Das größte Massaker an Juden seit dem Holocaust – verübt ausgerechnet in dem Land, dessen Anspruch und Aufgabe es ist, sicherer Zufluchtsort für Juden aus der ganzen Welt zu sein.

Noch nie wurde ein Anschlag auf Juden derart medial dokumentiert wie dieser: Bodycams der Terroristen hielten fest, wie sie Menschen erschossen, Granaten in Schutzräume warfen oder Häuser anzündeten.
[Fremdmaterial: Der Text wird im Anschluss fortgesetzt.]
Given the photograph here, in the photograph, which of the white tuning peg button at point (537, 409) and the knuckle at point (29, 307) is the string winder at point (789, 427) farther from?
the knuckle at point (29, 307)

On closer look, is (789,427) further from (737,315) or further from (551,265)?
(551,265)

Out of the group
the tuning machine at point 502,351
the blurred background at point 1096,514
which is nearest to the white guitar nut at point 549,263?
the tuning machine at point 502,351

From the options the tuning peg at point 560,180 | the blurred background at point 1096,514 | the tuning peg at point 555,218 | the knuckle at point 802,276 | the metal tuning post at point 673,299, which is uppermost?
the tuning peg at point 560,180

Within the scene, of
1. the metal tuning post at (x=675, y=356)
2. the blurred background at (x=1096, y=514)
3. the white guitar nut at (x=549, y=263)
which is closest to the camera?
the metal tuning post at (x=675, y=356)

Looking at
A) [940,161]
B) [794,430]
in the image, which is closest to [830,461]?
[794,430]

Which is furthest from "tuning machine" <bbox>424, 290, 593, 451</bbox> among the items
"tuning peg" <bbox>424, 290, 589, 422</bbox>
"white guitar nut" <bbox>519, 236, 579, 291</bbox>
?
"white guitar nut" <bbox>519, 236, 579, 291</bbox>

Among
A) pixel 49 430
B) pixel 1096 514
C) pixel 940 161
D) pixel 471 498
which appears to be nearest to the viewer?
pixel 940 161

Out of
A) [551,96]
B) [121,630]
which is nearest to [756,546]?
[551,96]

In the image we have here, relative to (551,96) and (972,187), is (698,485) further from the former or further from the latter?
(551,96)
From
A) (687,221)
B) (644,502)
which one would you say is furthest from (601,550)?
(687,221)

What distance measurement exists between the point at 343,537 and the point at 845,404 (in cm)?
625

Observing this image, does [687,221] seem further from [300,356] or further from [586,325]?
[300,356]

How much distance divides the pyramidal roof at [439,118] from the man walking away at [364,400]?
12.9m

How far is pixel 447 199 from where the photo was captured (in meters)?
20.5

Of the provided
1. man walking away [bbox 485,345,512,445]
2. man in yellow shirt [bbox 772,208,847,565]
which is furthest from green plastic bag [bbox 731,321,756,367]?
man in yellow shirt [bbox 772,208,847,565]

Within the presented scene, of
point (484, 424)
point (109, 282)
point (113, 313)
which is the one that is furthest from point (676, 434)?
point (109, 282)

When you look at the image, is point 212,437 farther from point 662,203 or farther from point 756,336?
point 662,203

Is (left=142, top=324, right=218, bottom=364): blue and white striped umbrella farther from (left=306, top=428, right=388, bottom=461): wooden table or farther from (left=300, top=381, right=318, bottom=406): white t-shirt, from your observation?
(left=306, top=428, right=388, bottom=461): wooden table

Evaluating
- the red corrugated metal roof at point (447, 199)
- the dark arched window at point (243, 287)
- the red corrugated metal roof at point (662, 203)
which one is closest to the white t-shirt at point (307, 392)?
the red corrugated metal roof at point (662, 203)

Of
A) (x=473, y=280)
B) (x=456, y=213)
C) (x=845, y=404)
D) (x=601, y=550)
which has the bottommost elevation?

Einige Terroristen nahmen ihre Verbrechen mit den Smartphones der Opfer auf, um deren Angehörige und Freunde zu quälen.

Bereits seit Jahren wurde immer wieder Kritik geäußert an der Berichterstattung über den Nahostkonflikt: Häufig würde Kontext verzerrt, würde die Wortwahl die israelische Seite in unangemessener Weise als Aggressor darstellen.

Hier nun schien ein solches Framing unmöglich: Wer immer wollte, konnte grauenvolles Videomaterial sichten und sich von der Grausamkeit und Barbarei der Terroristen ein sehr genaues Bild machen. Niemals würde hier eine Täter-Opfer-Umkehr, wie sie in Sachen Israel oft betrieben wird, erfolgen können.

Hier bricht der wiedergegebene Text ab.